The superintendent sighed. ‘If you say so, sir. But there’s something else I’ve got to do, and that’s break it to Paula. She’ll be gutted.’

‘So will Sarah. She liked the man too.’ Skinner looked at him. ‘Tell you what, where will Paula be right now?’

‘In her office, round in Commercial Street.’

‘Okay. Let’s go there. We should probably talk to both of you.’

‘Why?’

The DCC looked at him patiently. ‘Mario,’ he said, quietly, ‘I know you’ve had a hell of a shock, but get your heid in gear, will you? As far as we know right now, you two were the last people to see that man alive.’

50

Dan Pringle glared at Auguste Malou across the table in the Dalkeith police office.
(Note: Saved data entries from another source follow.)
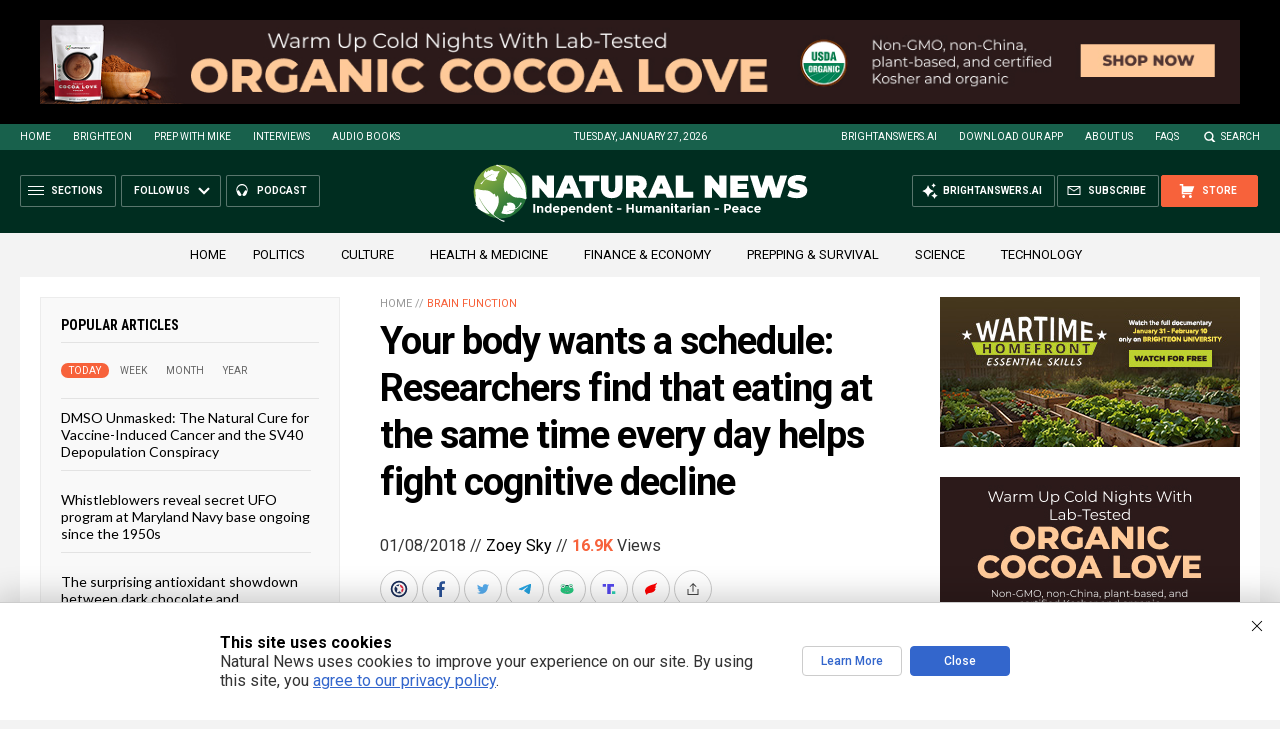

--- FILE ---
content_type: text/html
request_url: https://naturalnews.com/getviews3.asp?url=2018-01-08-your-body-wants-a-schedule-researchers-have-found-that-eating-at-the-same-time.html
body_size: -279
content:
16910

--- FILE ---
content_type: text/html
request_url: https://naturalnews.com/getviews3.asp?url=https://naturalnews.com/2018-01-08-your-body-wants-a-schedule-researchers-have-found-that-eating-at-the-same-time.html
body_size: -345
content:
16910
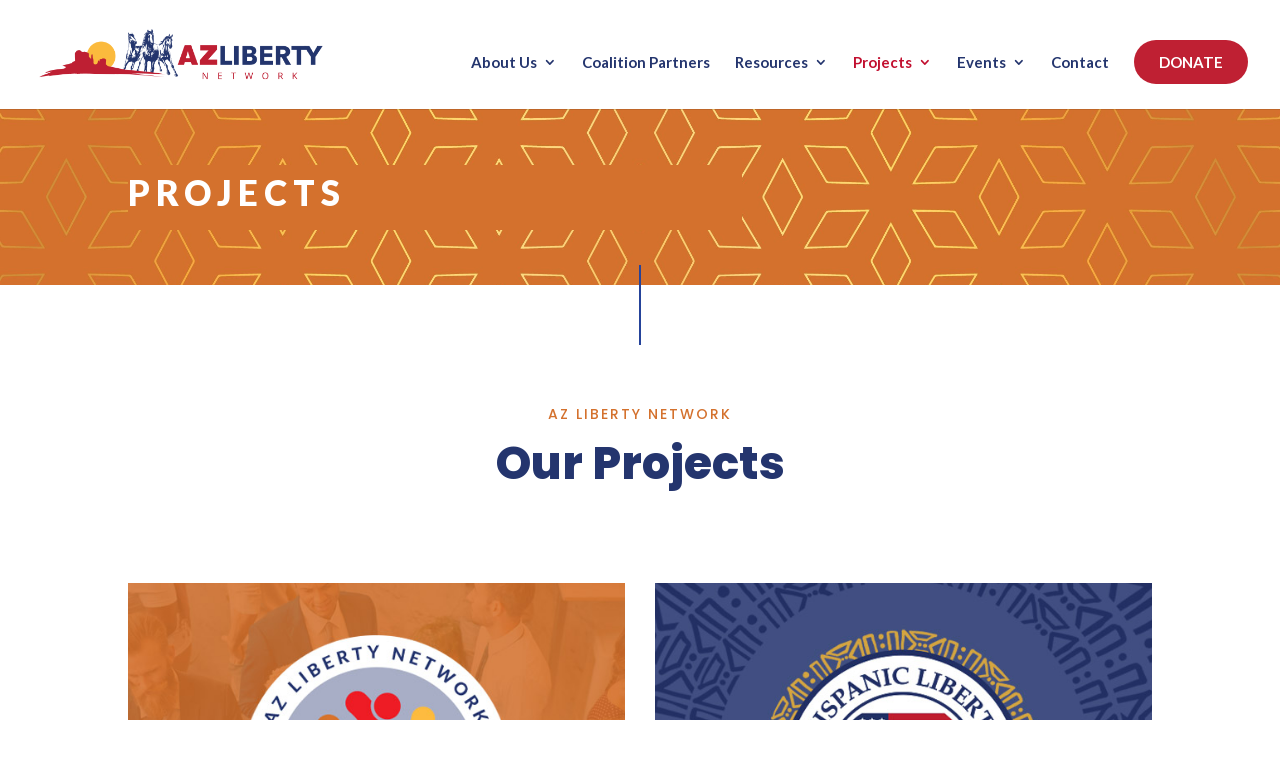

--- FILE ---
content_type: text/css
request_url: https://azlibertynetwork.org/wp-content/et-cache/584/et-core-unified-deferred-584.min.css?ver=1768493035
body_size: 430
content:
.et_pb_section_4.et_pb_section{padding-top:30px;padding-bottom:30px}.et_pb_section_5.et_pb_section{padding-top:30px;padding-bottom:30px;background-color:rgba(242,226,204,0.58)!important}.et_pb_row_5.et_pb_row{padding-bottom:50px!important;padding-bottom:50px}.et_pb_row_5,body #page-container .et-db #et-boc .et-l .et_pb_row_5.et_pb_row,body.et_pb_pagebuilder_layout.single #page-container #et-boc .et-l .et_pb_row_5.et_pb_row,body.et_pb_pagebuilder_layout.single.et_full_width_page #page-container #et-boc .et-l .et_pb_row_5.et_pb_row,.et_pb_row_6,body #page-container .et-db #et-boc .et-l .et_pb_row_6.et_pb_row,body.et_pb_pagebuilder_layout.single #page-container #et-boc .et-l .et_pb_row_6.et_pb_row,body.et_pb_pagebuilder_layout.single.et_full_width_page #page-container #et-boc .et-l .et_pb_row_6.et_pb_row{width:90%}.et_pb_image_0{margin-top:40px!important;text-align:center}.et_pb_blurb_0.et_pb_blurb .et_pb_module_header,.et_pb_blurb_0.et_pb_blurb .et_pb_module_header a,.et_pb_blurb_1.et_pb_blurb .et_pb_module_header,.et_pb_blurb_1.et_pb_blurb .et_pb_module_header a{font-family:'Lato',Helvetica,Arial,Lucida,sans-serif;font-weight:900;font-size:15px;color:#24356E!important;text-align:left}.et_pb_blurb_0.et_pb_blurb p{line-height:1.3em}.et_pb_blurb_0.et_pb_blurb .et_pb_blurb_description,.et_pb_blurb_1.et_pb_blurb .et_pb_blurb_description,.et_pb_blurb_2.et_pb_blurb .et_pb_blurb_description{text-align:left}.et_pb_blurb_0.et_pb_blurb{font-family:'Lato',Helvetica,Arial,Lucida,sans-serif;font-size:15px;color:#24356E!important;line-height:1.3em;padding-bottom:0px!important;margin-top:50px!important}.et_pb_blurb_0 .et_pb_main_blurb_image .et_pb_only_image_mode_wrap,.et_pb_blurb_0 .et_pb_main_blurb_image .et-pb-icon{border-top-width:5px;border-color:rgba(0,0,0,0) RGBA(255,255,255,0) RGBA(255,255,255,0) RGBA(255,255,255,0);background-color:RGBA(255,255,255,0)}.et_pb_blurb_0 .et-pb-icon,.et_pb_blurb_1 .et-pb-icon,.et_pb_blurb_2 .et-pb-icon{font-size:24px;color:#24356E;font-family:FontAwesome!important;font-weight:900!important}.et_pb_blurb_0 .et_pb_blurb_content,.et_pb_blurb_1 .et_pb_blurb_content,.et_pb_blurb_2 .et_pb_blurb_content{max-width:100%}.et_pb_blurb_1.et_pb_blurb p,.et_pb_blurb_2.et_pb_blurb p{line-height:0.5em}.et_pb_blurb_1.et_pb_blurb{font-family:'Lato',Helvetica,Arial,Lucida,sans-serif;font-size:15px;color:#24356E!important;line-height:0.5em;margin-top:27px!important}.et_pb_blurb_1 .et_pb_main_blurb_image .et_pb_only_image_mode_wrap,.et_pb_blurb_1 .et_pb_main_blurb_image .et-pb-icon,.et_pb_blurb_2 .et_pb_main_blurb_image .et_pb_only_image_mode_wrap,.et_pb_blurb_2 .et_pb_main_blurb_image .et-pb-icon{border-top-width:5px;border-top-color:rgba(0,0,0,0)}.et_pb_blurb_2.et_pb_blurb .et_pb_module_header,.et_pb_blurb_2.et_pb_blurb .et_pb_module_header a{font-family:'Lato',Helvetica,Arial,Lucida,sans-serif;font-weight:700;font-size:15px;color:#24356E!important;text-align:left}.et_pb_blurb_2.et_pb_blurb{font-family:'Lato',Helvetica,Arial,Lucida,sans-serif;font-size:15px;color:#24356E!important;line-height:0.5em;padding-bottom:0px!important;margin-top:27px!important}ul.et_pb_social_media_follow_0{margin-top:8px!important;margin-left:-15px!important}.et_pb_social_media_follow_0 li a.icon:before{transition:color 300ms ease 0ms;font-size:25px;line-height:50px;height:50px;width:50px}.et_pb_social_media_follow_0 li.et_pb_social_icon a.icon:before{color:#24356E}.et_pb_social_media_follow_0 li.et_pb_social_icon a.icon:hover:before{color:#efefef}.et_pb_social_media_follow_0 li a.icon{height:50px;width:50px}.et_pb_row_6.et_pb_row{padding-top:0px!important;padding-bottom:0px!important;padding-top:0px;padding-bottom:0px}.et_pb_text_7.et_pb_text{color:#24356E!important}.et_pb_text_7{font-family:'Lato',Helvetica,Arial,Lucida,sans-serif;padding-top:20px!important}@media only screen and (min-width:981px){.et_pb_row_5,body #page-container .et-db #et-boc .et-l .et_pb_row_5.et_pb_row,body.et_pb_pagebuilder_layout.single #page-container #et-boc .et-l .et_pb_row_5.et_pb_row,body.et_pb_pagebuilder_layout.single.et_full_width_page #page-container #et-boc .et-l .et_pb_row_5.et_pb_row{max-width:1170px}.et_pb_image_0{width:75%}.et_pb_row_6,body #page-container .et-db #et-boc .et-l .et_pb_row_6.et_pb_row,body.et_pb_pagebuilder_layout.single #page-container #et-boc .et-l .et_pb_row_6.et_pb_row,body.et_pb_pagebuilder_layout.single.et_full_width_page #page-container #et-boc .et-l .et_pb_row_6.et_pb_row{max-width:1200px}}@media only screen and (max-width:980px){.et_pb_section_4.et_pb_section,.et_pb_section_5.et_pb_section{padding-top:30px;padding-bottom:30px}.et_pb_row_5.et_pb_row{padding-bottom:50px!important;padding-bottom:50px!important}.et_pb_row_5,body #page-container .et-db #et-boc .et-l .et_pb_row_5.et_pb_row,body.et_pb_pagebuilder_layout.single #page-container #et-boc .et-l .et_pb_row_5.et_pb_row,body.et_pb_pagebuilder_layout.single.et_full_width_page #page-container #et-boc .et-l .et_pb_row_5.et_pb_row,.et_pb_row_6,body #page-container .et-db #et-boc .et-l .et_pb_row_6.et_pb_row,body.et_pb_pagebuilder_layout.single #page-container #et-boc .et-l .et_pb_row_6.et_pb_row,body.et_pb_pagebuilder_layout.single.et_full_width_page #page-container #et-boc .et-l .et_pb_row_6.et_pb_row{max-width:90%}.et_pb_image_0{margin-top:0px!important;width:70%}.et_pb_image_0 .et_pb_image_wrap img{width:auto}.et_pb_blurb_0 .et_pb_main_blurb_image .et_pb_only_image_mode_wrap,.et_pb_blurb_0 .et_pb_main_blurb_image .et-pb-icon,.et_pb_blurb_1 .et_pb_main_blurb_image .et_pb_only_image_mode_wrap,.et_pb_blurb_1 .et_pb_main_blurb_image .et-pb-icon,.et_pb_blurb_2 .et_pb_main_blurb_image .et_pb_only_image_mode_wrap,.et_pb_blurb_2 .et_pb_main_blurb_image .et-pb-icon{border-top-width:5px;border-top-color:rgba(0,0,0,0)}.et_pb_blurb_0.et_pb_blurb{margin-top:30px!important;margin-left:0px!important}.et_pb_blurb_0 .et_pb_blurb_content,.et_pb_blurb_1 .et_pb_blurb_content,.et_pb_blurb_2 .et_pb_blurb_content{max-width:40%}ul.et_pb_social_media_follow_0{margin-left:190px!important}.et_pb_text_7{padding-top:0px!important}}@media only screen and (max-width:767px){.et_pb_section_4.et_pb_section,.et_pb_section_5.et_pb_section{padding-top:30px;padding-bottom:30px}.et_pb_row_5.et_pb_row{padding-bottom:30px!important;padding-bottom:30px!important}.et_pb_image_0{padding-bottom:0px;width:95%}.et_pb_image_0 .et_pb_image_wrap img{width:auto}.et_pb_blurb_0.et_pb_blurb p,.et_pb_blurb_1.et_pb_blurb p,.et_pb_blurb_2.et_pb_blurb p{line-height:1.3em}.et_pb_blurb_0 .et_pb_main_blurb_image .et_pb_only_image_mode_wrap,.et_pb_blurb_0 .et_pb_main_blurb_image .et-pb-icon,.et_pb_blurb_1 .et_pb_main_blurb_image .et_pb_only_image_mode_wrap,.et_pb_blurb_1 .et_pb_main_blurb_image .et-pb-icon,.et_pb_blurb_2 .et_pb_main_blurb_image .et_pb_only_image_mode_wrap,.et_pb_blurb_2 .et_pb_main_blurb_image .et-pb-icon{border-top-width:5px;border-top-color:rgba(0,0,0,0)}.et_pb_blurb_0.et_pb_blurb{margin-top:30px!important;margin-left:75px!important}.et_pb_blurb_0 .et_pb_blurb_content,.et_pb_blurb_1 .et_pb_blurb_content,.et_pb_blurb_2 .et_pb_blurb_content{max-width:100%}.et_pb_blurb_1.et_pb_blurb,.et_pb_blurb_2.et_pb_blurb{margin-top:27px!important;margin-left:75px!important}ul.et_pb_social_media_follow_0{margin-left:60px!important}}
When Ray Wilding had called to explode the bombshell in his lap he had gone incandescent, and ordered that he be picked up and taken to the East Lothian divisional headquarters, rather than to the Haddington office.

‘I’ve been dancing to those buggers’ tune since yesterday. I’ll be fucked if I’ll do it any longer.’

He had calmed down a little on the drive from Fettes, but not so much that he was about to defer to the Belgian. Equally, the peppery colonel was irate at the sudden and unexplained summons, which, he protested, had been presented with all the indignity of an arrest.

‘Father Collins shall hear of this,’ he bellowed at the chief superintendent. ‘Monsignor di Matteo shall hear of it. Before I am finished, His Holiness himself will hear of it. When he does, sir,’ he gave a grim little laugh, ‘yours will be a heavy penance.’

‘This may seem like sacrilege to you, Colonel,’ Pringle drawled, ‘but I answer to Sir James Proud and Bob Skinner. If you’ve got a problem with me, you tell them about it. In fact,’ he picked up the interview-room telephone, ‘if you like I’ll call DCC Skinner right now and you can speak to him. I don’t advise it though. If you think I’m a bear when I’m angry, you don’t want to rattle his cage.’

Malou gave him one last icicle stare. In spite of himself, Pringle found it strangely disconcerting: it was as if the old eyes were made of frosted glass. ‘I will accept your apology,’ he said, in a grudging tone, as if one had been offered. ‘Now get on with it. Tell me the reason for this outrageous behaviour of yours.’

‘My reason, Colonel,’ the head of CID replied, ‘can be expressed in one name: Philippe Hanno.’ The eyes seemed to mist over. ‘I want to know why the first time I heard it was this morning, when one of my officers phoned from the place where they’re interviewing your bandsmen. Why the hell didn’t you tell me about Hanno yesterday?’

‘Because you didn’t ask,’ the older man spat back at him. ‘And what difference would it have made anyway? Philippe was killed by a drunken English driver, and poor Barty was made victim by some English lunatic who gets his kicks by poisoning toothpaste tubes.’